Required work:
Reproduce verbatim the portion of the Colourfield Lux description that begins with the words "Colourfield Lux is" and ends with the words "their perceived colour.".

Quoted passage:

Colourfield Lux is a new iteration of Colourfield (2009/2010), a generative ecosystem of artificial life agents that form symbiotic and stigmergic relationships based on their perceived colour.
Originally inspired by scientist and environmentalist James Lovelock’s Gaia hypothesis – that organisms and their environment form a synergistic, self-regulating and self-supporting complex system – Colourfield creates an ever-changing, miniature model world of relationships based on individual colour. Over long periods of evolution, the simulation displays many of the features of real ecosystems: symbiosis, co-dependency, mimicry and predator-prey relationships. In this new iteration of the work, real environmental dependencies are introduced into the virtual simulation. Light and colour are sensed from the environment immediately in front of the work, which feeds back into the virtual ecosystem. Changing colour forces the agents to become adaptive to both their simulated and real environments. The evolutionary adaptive nature of the simulation allows the work to display complex dynamics over long time periods, rewarding extended engagement. It generates a self-renewing, never-ending and never-repeating sequence through its internal logic that is directed by the environment in which it operates, and so is unique to any environment.

Data extract:

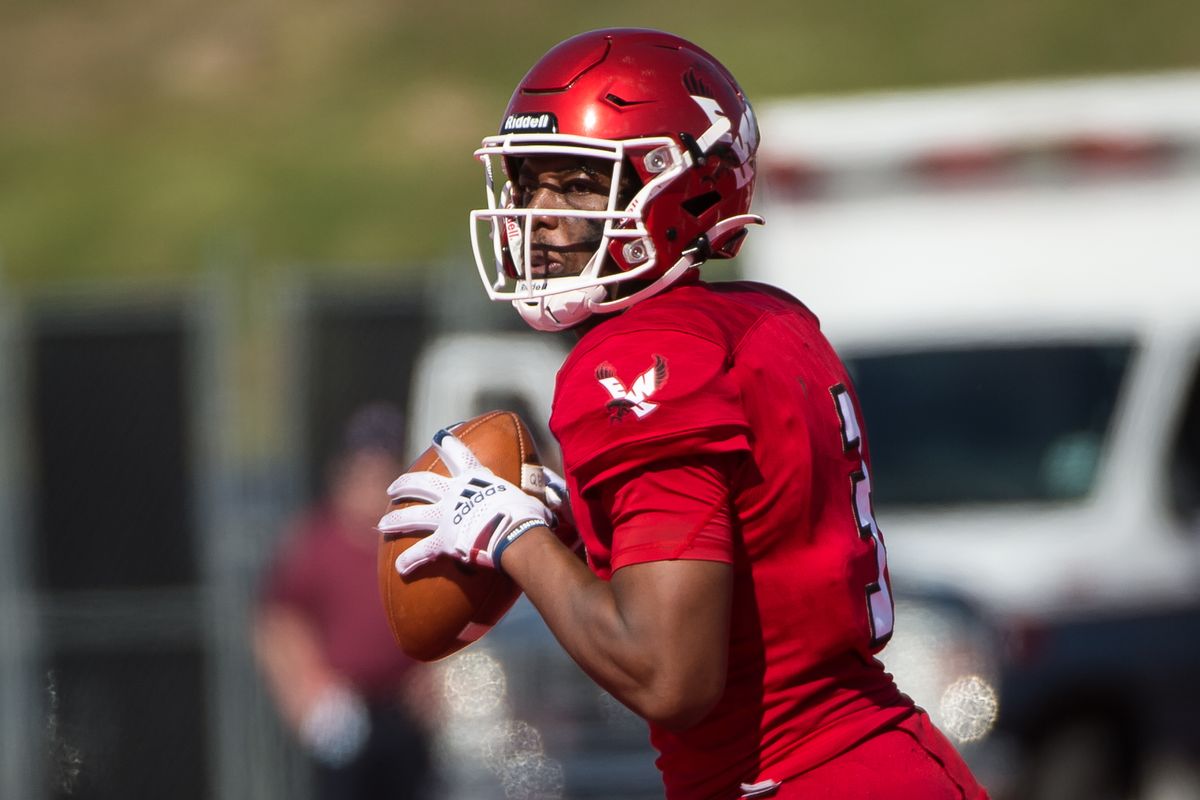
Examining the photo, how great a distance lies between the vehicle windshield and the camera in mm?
8922

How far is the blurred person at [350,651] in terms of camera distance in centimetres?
859

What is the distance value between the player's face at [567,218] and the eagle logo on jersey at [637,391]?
44cm

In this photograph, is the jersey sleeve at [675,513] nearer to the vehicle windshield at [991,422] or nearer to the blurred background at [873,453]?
the blurred background at [873,453]

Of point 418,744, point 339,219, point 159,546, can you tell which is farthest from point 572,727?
point 339,219

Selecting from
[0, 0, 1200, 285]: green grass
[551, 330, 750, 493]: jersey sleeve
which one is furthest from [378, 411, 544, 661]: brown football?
[0, 0, 1200, 285]: green grass

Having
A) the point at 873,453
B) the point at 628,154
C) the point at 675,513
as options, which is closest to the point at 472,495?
the point at 675,513

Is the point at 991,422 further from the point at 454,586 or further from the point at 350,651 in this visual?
the point at 454,586

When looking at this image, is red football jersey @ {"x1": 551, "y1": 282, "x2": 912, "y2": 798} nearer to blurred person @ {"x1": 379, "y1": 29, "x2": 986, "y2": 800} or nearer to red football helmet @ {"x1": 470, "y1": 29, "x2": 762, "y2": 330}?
blurred person @ {"x1": 379, "y1": 29, "x2": 986, "y2": 800}

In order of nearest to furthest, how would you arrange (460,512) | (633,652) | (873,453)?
(633,652) < (460,512) < (873,453)

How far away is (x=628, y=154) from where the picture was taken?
10.8 ft

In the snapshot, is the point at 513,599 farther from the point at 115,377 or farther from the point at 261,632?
the point at 115,377

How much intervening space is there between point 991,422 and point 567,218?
6049 millimetres

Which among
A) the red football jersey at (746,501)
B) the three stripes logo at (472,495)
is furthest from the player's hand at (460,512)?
the red football jersey at (746,501)

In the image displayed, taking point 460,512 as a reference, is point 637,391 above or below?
above
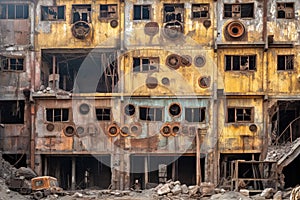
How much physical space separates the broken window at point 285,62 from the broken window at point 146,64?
8560mm

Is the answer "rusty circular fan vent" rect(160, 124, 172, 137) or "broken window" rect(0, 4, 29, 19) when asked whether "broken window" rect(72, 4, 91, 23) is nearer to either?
"broken window" rect(0, 4, 29, 19)

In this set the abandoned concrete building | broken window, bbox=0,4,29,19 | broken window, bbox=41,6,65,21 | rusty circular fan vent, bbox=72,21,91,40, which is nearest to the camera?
the abandoned concrete building

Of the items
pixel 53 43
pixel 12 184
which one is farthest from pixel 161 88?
pixel 12 184

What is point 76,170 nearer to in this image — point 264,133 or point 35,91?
point 35,91

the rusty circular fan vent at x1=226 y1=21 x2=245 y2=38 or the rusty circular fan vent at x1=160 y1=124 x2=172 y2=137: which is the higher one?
the rusty circular fan vent at x1=226 y1=21 x2=245 y2=38

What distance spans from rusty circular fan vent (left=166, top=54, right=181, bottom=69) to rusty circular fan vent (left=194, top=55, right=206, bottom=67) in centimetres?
119

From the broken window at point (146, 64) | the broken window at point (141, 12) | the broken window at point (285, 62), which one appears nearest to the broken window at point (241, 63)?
the broken window at point (285, 62)

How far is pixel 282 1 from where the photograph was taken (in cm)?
3850

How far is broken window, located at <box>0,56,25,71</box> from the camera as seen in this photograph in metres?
38.7

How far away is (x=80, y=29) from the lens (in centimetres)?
3828

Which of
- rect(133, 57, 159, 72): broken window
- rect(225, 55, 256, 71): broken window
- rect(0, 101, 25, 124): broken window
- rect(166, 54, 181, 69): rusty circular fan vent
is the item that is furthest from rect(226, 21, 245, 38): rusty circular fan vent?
rect(0, 101, 25, 124): broken window

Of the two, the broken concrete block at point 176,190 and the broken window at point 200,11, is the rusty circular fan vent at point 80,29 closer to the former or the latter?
the broken window at point 200,11

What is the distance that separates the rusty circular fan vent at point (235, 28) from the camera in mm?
38250

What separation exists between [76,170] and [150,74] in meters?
9.45
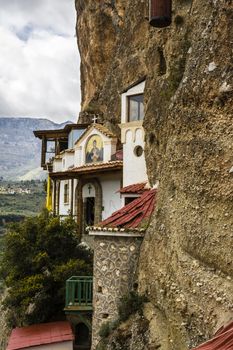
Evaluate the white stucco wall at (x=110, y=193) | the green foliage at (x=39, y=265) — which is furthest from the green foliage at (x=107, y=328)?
the white stucco wall at (x=110, y=193)

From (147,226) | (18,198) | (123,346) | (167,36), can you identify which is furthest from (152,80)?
(18,198)

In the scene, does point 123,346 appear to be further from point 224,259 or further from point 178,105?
point 178,105

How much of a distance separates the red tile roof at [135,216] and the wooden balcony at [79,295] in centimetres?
242

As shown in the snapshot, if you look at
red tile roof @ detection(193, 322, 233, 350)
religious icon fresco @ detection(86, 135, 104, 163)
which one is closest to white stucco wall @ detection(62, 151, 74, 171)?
religious icon fresco @ detection(86, 135, 104, 163)

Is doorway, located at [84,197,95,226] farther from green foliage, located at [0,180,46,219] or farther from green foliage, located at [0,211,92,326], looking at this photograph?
green foliage, located at [0,180,46,219]

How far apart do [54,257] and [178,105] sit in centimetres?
1215

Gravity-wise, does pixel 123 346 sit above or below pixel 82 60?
below

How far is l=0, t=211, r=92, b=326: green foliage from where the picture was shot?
2027 centimetres

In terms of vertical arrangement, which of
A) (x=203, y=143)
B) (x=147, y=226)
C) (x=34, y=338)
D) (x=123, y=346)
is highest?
(x=203, y=143)

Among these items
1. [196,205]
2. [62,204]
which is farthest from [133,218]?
[62,204]

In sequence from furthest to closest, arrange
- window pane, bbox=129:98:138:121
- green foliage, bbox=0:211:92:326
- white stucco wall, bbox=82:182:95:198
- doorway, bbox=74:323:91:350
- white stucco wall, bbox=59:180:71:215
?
white stucco wall, bbox=59:180:71:215 → white stucco wall, bbox=82:182:95:198 → window pane, bbox=129:98:138:121 → doorway, bbox=74:323:91:350 → green foliage, bbox=0:211:92:326

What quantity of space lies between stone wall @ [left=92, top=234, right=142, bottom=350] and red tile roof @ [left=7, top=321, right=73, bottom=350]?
4.32 meters

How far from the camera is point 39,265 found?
68.3ft

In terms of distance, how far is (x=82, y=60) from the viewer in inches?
1796
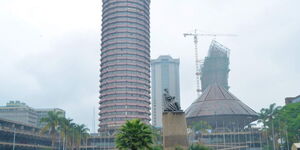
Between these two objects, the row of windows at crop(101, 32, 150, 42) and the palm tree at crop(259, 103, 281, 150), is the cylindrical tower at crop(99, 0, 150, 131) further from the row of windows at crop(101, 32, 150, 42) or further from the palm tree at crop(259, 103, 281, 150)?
the palm tree at crop(259, 103, 281, 150)

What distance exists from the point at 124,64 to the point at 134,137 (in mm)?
122208

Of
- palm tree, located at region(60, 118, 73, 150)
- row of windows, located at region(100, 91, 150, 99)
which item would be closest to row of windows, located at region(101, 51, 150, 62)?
row of windows, located at region(100, 91, 150, 99)

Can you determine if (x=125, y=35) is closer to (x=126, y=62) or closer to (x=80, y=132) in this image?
(x=126, y=62)

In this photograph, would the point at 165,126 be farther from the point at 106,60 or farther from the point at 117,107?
the point at 106,60

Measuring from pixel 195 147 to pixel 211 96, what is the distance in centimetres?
11825

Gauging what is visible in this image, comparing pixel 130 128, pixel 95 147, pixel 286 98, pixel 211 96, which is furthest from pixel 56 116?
pixel 286 98

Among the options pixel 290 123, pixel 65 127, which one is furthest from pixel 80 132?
pixel 290 123

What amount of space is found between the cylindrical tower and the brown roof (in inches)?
923

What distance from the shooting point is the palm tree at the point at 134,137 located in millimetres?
37594

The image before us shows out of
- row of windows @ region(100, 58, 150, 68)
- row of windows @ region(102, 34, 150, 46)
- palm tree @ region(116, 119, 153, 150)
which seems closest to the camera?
Result: palm tree @ region(116, 119, 153, 150)

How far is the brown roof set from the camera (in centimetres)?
15171

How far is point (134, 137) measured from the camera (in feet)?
124

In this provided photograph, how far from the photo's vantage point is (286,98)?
149875 millimetres

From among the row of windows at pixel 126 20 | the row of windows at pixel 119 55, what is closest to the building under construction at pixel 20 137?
the row of windows at pixel 119 55
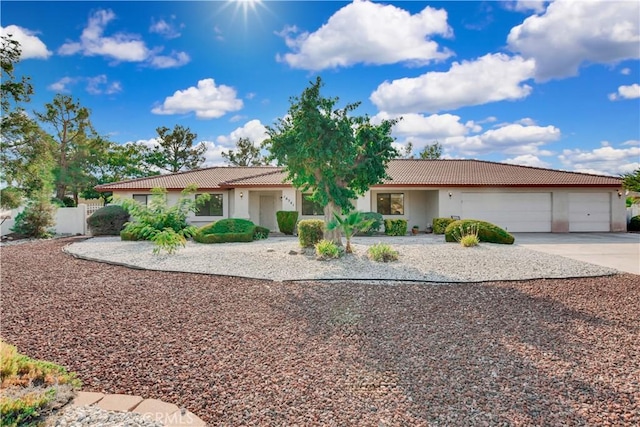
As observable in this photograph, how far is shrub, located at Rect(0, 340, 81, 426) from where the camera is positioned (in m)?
2.64

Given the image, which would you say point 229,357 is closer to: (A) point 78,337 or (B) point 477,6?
(A) point 78,337

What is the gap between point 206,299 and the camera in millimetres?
6199

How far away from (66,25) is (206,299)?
25.8 feet

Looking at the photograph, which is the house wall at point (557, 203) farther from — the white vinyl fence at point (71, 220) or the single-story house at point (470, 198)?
the white vinyl fence at point (71, 220)

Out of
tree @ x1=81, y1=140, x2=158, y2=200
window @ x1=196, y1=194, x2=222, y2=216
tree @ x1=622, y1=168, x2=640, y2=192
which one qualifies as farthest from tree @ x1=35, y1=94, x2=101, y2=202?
tree @ x1=622, y1=168, x2=640, y2=192

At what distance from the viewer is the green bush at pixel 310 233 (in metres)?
12.0

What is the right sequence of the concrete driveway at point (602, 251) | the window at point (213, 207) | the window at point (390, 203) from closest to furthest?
the concrete driveway at point (602, 251) < the window at point (390, 203) < the window at point (213, 207)

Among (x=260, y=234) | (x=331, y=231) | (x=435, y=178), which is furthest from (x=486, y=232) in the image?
(x=260, y=234)

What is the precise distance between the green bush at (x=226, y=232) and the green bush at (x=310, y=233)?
11.6ft

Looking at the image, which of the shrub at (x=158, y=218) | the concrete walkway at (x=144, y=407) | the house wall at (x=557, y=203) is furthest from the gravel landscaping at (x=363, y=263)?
the house wall at (x=557, y=203)

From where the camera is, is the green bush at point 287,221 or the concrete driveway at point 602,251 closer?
the concrete driveway at point 602,251

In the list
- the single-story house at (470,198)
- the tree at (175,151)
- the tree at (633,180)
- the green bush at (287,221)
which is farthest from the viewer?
the tree at (175,151)

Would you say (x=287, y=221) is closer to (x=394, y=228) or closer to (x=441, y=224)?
(x=394, y=228)

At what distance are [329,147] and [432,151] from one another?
36.3m
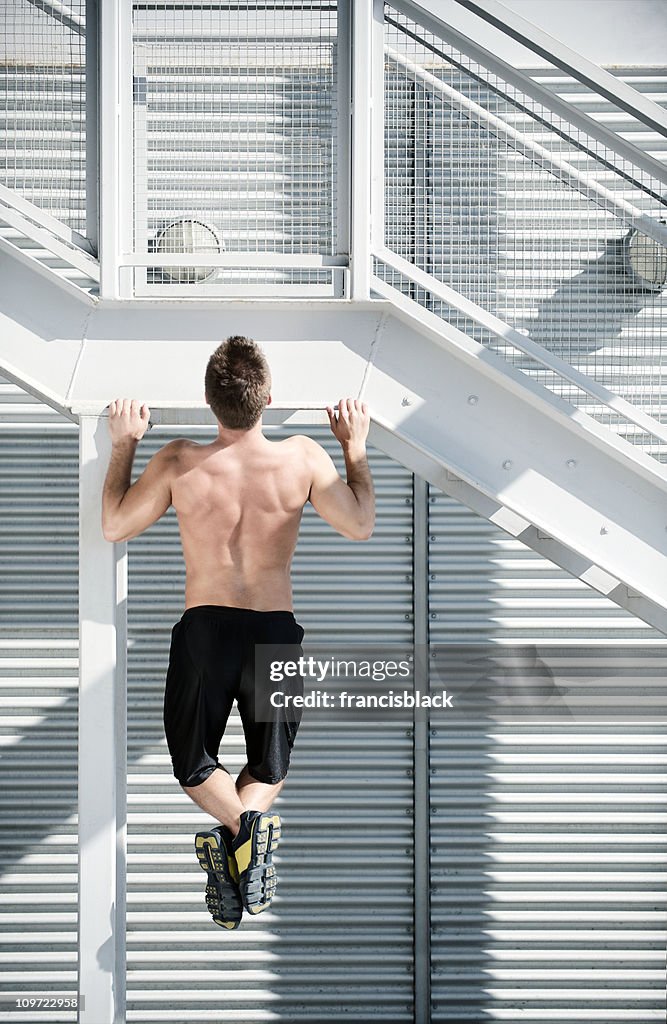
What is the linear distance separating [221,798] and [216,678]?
395 millimetres

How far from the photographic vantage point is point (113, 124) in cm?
309

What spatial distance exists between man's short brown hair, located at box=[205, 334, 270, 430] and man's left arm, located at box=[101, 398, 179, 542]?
0.26m

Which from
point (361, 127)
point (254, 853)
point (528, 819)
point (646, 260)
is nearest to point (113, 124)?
point (361, 127)

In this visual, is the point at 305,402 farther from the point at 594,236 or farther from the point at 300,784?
the point at 300,784

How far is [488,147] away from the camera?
10.3 feet

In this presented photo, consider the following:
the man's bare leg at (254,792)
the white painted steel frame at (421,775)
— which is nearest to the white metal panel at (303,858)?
the white painted steel frame at (421,775)

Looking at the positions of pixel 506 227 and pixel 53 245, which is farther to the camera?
pixel 53 245

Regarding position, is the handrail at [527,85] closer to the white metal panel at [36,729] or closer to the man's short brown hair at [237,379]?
the man's short brown hair at [237,379]

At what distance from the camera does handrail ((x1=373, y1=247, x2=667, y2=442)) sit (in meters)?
3.04

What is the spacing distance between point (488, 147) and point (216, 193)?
883 mm

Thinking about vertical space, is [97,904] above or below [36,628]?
below

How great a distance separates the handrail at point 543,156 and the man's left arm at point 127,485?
4.57 feet

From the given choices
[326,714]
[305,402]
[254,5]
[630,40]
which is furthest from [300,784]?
[630,40]

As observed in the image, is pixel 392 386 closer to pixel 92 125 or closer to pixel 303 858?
pixel 92 125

Result:
Colourfield Lux is a new iteration of Colourfield (2009/2010), a generative ecosystem of artificial life agents that form symbiotic and stigmergic relationships based on their perceived colour.